2017 Photo Contest Winners
Congratulations to this year’s crop of winning photo submissions!
4R Nutrient Stewardship Category: FIRST PLACE
Localized Placement of Urea to Maize
Ms. Ruth Atchoglo, Agricultural Experimental Station in Lomé, Southern Togo.
Urea is placed in a localized nests beside maize plants 1 month after planting at a rate of 60 kg N/ha. These fertilizer nests should be covered to avoid losses from N volatilization. This placement helps to reduce nutrient losses and improve crop N uptake.
4R Nutrient Stewardship Category: SECOND PLACE
Direct Seeding on the Canadian Prairies
Mr. Lyle Cowell, Northeast Saskatchewan, Canada.
Seed, starter fertilizer, and banded anhydrous ammonia (NH3) combine to efficiently apply fertilizer with minimal soil disturbance. This is the view from on top of a seed cart while a farmer is getting ready to direct seed and fertilize his canola crop in a single pass.
Primary Nutrient Category: FIRST PLACE
Phosphorus Deficiency in Cotton
Dr. Srinivasan Subbiah, Kovilpatti, Tamil Nadu, India.

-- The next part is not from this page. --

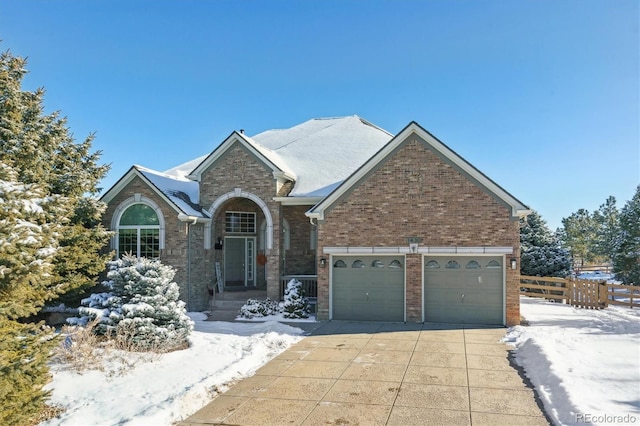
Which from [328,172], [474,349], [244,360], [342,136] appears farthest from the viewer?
[342,136]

Rain-fed cotton plant in flowering stage that is growing on black calcareous soil. The leaf nearest to flower has developed interveinal purple pigmentation. The soil test (Olsen-P) revealed a very low (<1.4 mg/kg) P concentration. Leaf tissue analysis was 0.11%.
Primary Nutrient Category: SECOND PLACE
Potassium Deficiency in Cashew
Mr. Rahul Kulkarni, Usgaon, Ponda, Goa, India.
Symptom first appear on the older leaves as yellowing of margins progress towards the midrib. Soils in this region are acidic (pH 6.2), highly weathered, and are deficient in the available potassium.
Secondary Nutrient Category: FIRST PLACE
Magnesium Deficiency in Avocado
Dr. Jaume Cots Ibiza, Oliva, Valencia, Spain.
Leaves show interveinal chlorosis which progressed from the margins of the leaves. This farm has a sandy soil with low soil organic matter and a pH of 7.4. Tissue was low in magnesium (0.32% Mg). Application of Mg fertilizer source at the beginning of sprouting corrected the problem for the remainder of the season.
Secondary Nutrient Category: SECOND PLACE
Magnesium Deficiency in Tomato
Ms. Cristina Pulido Gilabert, Torre Pacheco (Murcia), Spain.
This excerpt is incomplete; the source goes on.